La notizia di questo fatto si diffuse dappertutto; e così la venne a sapere anche il figlio dell'Imperatore, il quale andò subito in quel luogo e pregò i giganti che gli permettessero di farla scendere giù di là.
Dopo molte preghiere, i giganti acconsentirono.
Il figlio dell'Imperatore fece scendere la ragazza dal sicomoro giocò con lei come se fosse stata viva. Per caso, solo Dio sa come la colpì sul capo; subito il dito le saltò fuori dalla gola e la ragazza resuscitò.
Vi potete immaginare la gioia dei giganti e del figlio dell'Imperatore; tutti la coprivano di baci.

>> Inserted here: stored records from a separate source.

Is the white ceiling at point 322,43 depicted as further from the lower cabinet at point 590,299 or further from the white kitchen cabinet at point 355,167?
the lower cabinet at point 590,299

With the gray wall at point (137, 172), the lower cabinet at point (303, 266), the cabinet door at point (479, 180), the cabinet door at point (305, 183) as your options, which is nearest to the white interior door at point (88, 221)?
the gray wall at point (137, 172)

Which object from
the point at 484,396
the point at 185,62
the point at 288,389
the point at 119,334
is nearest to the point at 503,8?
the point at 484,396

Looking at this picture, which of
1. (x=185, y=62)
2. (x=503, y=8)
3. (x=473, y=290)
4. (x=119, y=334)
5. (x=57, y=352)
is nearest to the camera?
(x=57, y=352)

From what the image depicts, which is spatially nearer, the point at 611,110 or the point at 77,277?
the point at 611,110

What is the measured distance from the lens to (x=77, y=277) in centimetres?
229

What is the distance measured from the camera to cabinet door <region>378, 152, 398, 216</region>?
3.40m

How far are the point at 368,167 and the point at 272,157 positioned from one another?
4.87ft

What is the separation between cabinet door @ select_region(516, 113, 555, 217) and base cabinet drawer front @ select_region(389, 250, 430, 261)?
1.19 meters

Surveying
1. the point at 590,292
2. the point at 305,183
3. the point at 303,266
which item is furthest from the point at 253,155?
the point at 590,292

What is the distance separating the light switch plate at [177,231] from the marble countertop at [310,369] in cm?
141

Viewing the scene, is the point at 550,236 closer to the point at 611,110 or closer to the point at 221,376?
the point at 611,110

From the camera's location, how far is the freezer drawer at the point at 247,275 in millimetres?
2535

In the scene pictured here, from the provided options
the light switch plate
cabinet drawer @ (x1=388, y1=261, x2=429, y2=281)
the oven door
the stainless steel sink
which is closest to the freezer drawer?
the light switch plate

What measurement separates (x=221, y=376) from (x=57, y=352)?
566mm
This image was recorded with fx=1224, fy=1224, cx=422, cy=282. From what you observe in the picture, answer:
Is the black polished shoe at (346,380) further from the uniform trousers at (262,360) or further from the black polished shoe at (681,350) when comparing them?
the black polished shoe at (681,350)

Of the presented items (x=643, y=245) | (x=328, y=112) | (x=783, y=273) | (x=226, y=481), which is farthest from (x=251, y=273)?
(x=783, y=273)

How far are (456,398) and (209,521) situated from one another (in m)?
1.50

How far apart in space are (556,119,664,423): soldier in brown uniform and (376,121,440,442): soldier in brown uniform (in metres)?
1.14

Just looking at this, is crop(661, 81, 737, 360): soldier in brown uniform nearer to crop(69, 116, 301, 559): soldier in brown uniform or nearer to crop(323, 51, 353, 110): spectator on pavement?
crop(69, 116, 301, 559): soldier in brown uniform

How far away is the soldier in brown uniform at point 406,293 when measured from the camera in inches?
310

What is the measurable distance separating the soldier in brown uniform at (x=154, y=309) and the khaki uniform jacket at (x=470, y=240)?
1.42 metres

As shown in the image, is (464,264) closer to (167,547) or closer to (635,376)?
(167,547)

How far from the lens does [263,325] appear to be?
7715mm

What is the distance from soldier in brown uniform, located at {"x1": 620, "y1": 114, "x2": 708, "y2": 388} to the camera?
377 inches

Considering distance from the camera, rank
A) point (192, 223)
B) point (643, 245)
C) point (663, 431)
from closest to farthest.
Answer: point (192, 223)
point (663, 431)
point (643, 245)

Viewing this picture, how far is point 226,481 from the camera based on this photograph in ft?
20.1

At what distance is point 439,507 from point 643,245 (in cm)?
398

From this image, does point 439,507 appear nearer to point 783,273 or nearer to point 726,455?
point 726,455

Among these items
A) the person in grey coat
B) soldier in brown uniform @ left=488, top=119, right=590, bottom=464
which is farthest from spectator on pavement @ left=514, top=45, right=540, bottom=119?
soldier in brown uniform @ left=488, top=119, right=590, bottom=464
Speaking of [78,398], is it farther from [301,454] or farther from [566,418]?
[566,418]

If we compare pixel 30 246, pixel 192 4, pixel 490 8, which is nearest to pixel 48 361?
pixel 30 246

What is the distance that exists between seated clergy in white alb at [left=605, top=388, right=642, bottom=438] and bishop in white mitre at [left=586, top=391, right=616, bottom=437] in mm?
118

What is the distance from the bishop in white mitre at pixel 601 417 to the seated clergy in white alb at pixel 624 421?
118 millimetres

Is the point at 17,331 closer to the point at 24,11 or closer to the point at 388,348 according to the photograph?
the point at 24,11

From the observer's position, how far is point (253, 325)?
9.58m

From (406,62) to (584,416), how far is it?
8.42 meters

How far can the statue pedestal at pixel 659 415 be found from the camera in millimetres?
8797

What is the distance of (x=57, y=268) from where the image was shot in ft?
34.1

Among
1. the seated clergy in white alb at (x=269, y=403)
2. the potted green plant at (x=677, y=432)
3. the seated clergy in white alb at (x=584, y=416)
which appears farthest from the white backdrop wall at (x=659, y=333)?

Poi il figlio dell'Imperatore la prese con sé e se la portò a casa, nel palazzo imperiale, dove si sposarono e celebrarono uno sposalizio grandioso, come lo possono fare solo gl'imperatori.
E, se non sono morti, sono ancora vivi Si dice che sua madre impazzì per la rabbia, quando venne a sapere che la ragazza era diventata imperatrice.

E io dico che fu la ricompensa per il cuore malvagio di quella madre.